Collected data
——————————

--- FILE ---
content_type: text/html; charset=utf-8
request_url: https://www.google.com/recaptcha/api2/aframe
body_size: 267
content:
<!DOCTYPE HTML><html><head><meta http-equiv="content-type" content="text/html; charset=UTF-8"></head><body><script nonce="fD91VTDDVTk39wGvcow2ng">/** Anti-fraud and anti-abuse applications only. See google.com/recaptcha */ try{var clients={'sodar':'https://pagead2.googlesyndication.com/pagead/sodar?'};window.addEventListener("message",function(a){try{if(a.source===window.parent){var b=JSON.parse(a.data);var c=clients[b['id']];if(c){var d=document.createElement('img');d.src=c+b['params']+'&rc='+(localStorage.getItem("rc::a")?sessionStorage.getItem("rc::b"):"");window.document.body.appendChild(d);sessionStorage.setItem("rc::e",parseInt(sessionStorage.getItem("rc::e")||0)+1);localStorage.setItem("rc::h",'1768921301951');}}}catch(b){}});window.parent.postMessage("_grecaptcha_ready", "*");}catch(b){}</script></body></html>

——————————

__TASK TO CARRY OUT__: Show each line of the data that contains the string "charset".

__ANSWER TO THIS TASK__:
content_type: text/html; charset=utf-8
<!DOCTYPE HTML><html><head><meta http-equiv="content-type" content="text/html; charset=UTF-8"></head><body><script nonce="fD91VTDDVTk39wGvcow2ng">/** Anti-fraud and anti-abuse applications only. See google.com/recaptcha */ try{var clients={'sodar':'https://pagead2.googlesyndication.com/pagead/sodar?'};window.addEventListener("message",function(a){try{if(a.source===window.parent){var b=JSON.parse(a.data);var c=clients[b['id']];if(c){var d=document.createElement('img');d.src=c+b['params']+'&rc='+(localStorage.getItem("rc::a")?sessionStorage.getItem("rc::b"):"");window.document.body.appendChild(d);sessionStorage.setItem("rc::e",parseInt(sessionStorage.getItem("rc::e")||0)+1);localStorage.setItem("rc::h",'1768921301951');}}}catch(b){}});window.parent.postMessage("_grecaptcha_ready", "*");}catch(b){}</script></body></html>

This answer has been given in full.